Oracle today held a global webcast to celebrate the first release candidate of JDK7. Key new features will include several relatively subtle improvements, as well as a better level of suitability for multicore-driven parallelism in programming structures resulting from the Fork/Join framework (JSR 166y).
As "thousands" of onlookers tuned in to Oracle's live online Java-fest broadcast from Redwood City, California, Java chief architect Mark Reinhold kicked off with an unfortunately phrased comment saying that the most significant thing about the new release was that, "We're finally shipping it!"
After what is around five years since the release of Java 6, the new version was not lauded as "ground breaking" by its own development team gurus. Indeed, Reinhold was heard to say, "We all know that for various business and political reasons, this release has taken some time."
Describing this release as more "evolution than revolution", Reinhold hinted that the most notable addition is JSR 203, which relates to the new I/O APIs. "We finally have a real file system API that will let you do things like manipulate symbolic links and access filesystem-specific operations," he said.
This release candidate is said to feature 13 major changes since the time of the last build and roughly half of these are described as "administrative" in nature. However, there is also JSR 292, which supports dynamically typed languages on the JVM.
New "showstopper" features include fixes to several hard VM crashes and a JIT correctness bug with its roots in Eclipse. Although the Java team arguably showed its lack of media-friendly finesse in terms of delivery, enthusiasm for the language and platform and brutal honesty probably won the day with the majority of onlookers.

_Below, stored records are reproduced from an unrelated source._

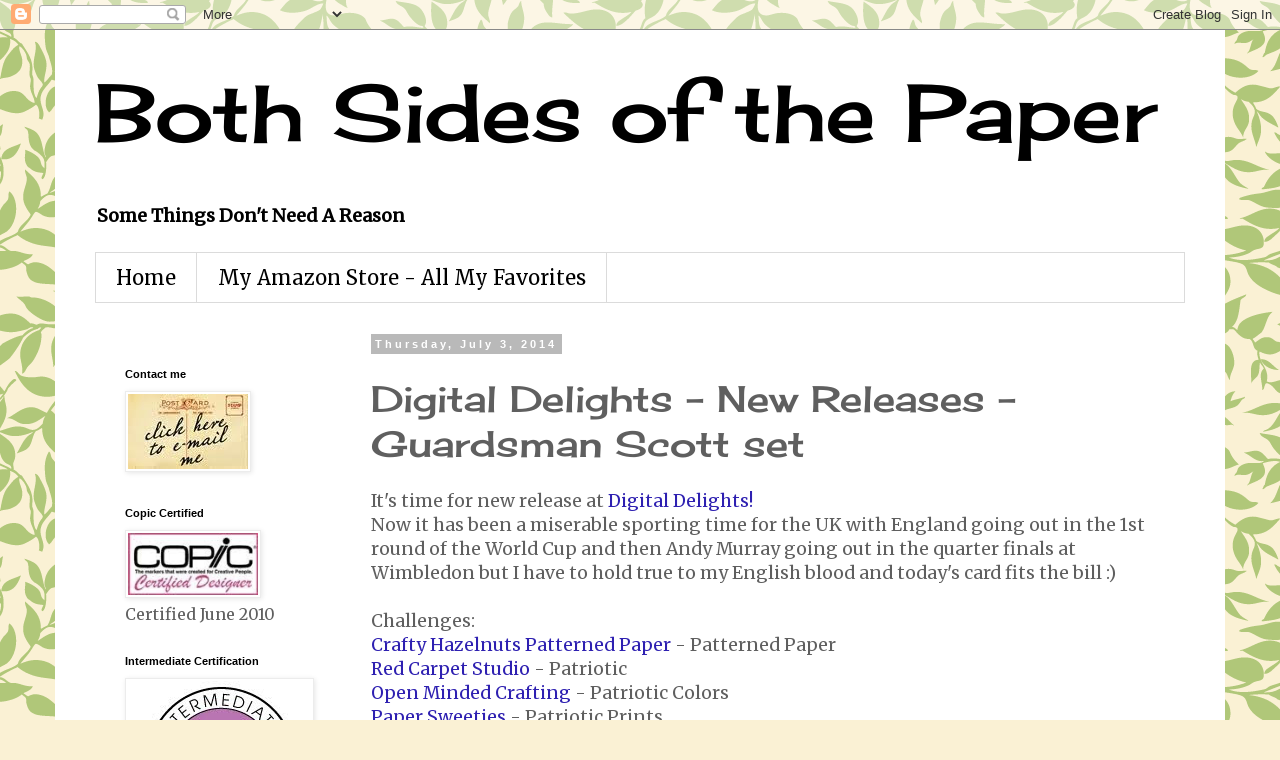

--- FILE ---
content_type: text/html; charset=UTF-8
request_url: https://bothsidesofthepaper.blogspot.com/b/stats?style=BLACK_TRANSPARENT&timeRange=ALL_TIME&token=APq4FmDmppLi_LB-EYibSwMPPVGLl3KiqxMQ9rc2X6gA8kJZ1GQbAOL_A5GhQDCtCibmejuJcUIQoOc-5WBtPWmpwfIqT9Nstw
body_size: -18
content:
{"total":2359099,"sparklineOptions":{"backgroundColor":{"fillOpacity":0.1,"fill":"#000000"},"series":[{"areaOpacity":0.3,"color":"#202020"}]},"sparklineData":[[0,8],[1,9],[2,7],[3,7],[4,11],[5,13],[6,11],[7,11],[8,3],[9,7],[10,6],[11,12],[12,8],[13,22],[14,12],[15,21],[16,15],[17,15],[18,13],[19,13],[20,32],[21,31],[22,28],[23,17],[24,77],[25,100],[26,48],[27,23],[28,13],[29,7]],"nextTickMs":58064}

--- FILE ---
content_type: text/html; charset=utf-8
request_url: https://www.google.com/recaptcha/api2/aframe
body_size: 265
content:
<!DOCTYPE HTML><html><head><meta http-equiv="content-type" content="text/html; charset=UTF-8"></head><body><script nonce="khVfbkmK0ST7_carahRVew">/** Anti-fraud and anti-abuse applications only. See google.com/recaptcha */ try{var clients={'sodar':'https://pagead2.googlesyndication.com/pagead/sodar?'};window.addEventListener("message",function(a){try{if(a.source===window.parent){var b=JSON.parse(a.data);var c=clients[b['id']];if(c){var d=document.createElement('img');d.src=c+b['params']+'&rc='+(localStorage.getItem("rc::a")?sessionStorage.getItem("rc::b"):"");window.document.body.appendChild(d);sessionStorage.setItem("rc::e",parseInt(sessionStorage.getItem("rc::e")||0)+1);localStorage.setItem("rc::h",'1768735746289');}}}catch(b){}});window.parent.postMessage("_grecaptcha_ready", "*");}catch(b){}</script></body></html>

In Oracle's own words, the JDK 7 release is, "A large-scale effort to refactor, or break up, the Java SE platform into smaller, separate, interdependent modules. Individual modules can then be downloaded as required by the Java virtual machine and/or Java applications. This effectively shrinks the size of the runtime on the user's machine."
"One benefit of modularization is that the platform is a smaller download, potentially improving start-up performance. Having a smaller memory footprint also enables significant performance improvements, especially for desktop applications. A smaller platform also means it can now fit on devices with less memory," said the company on its developer web portal zone.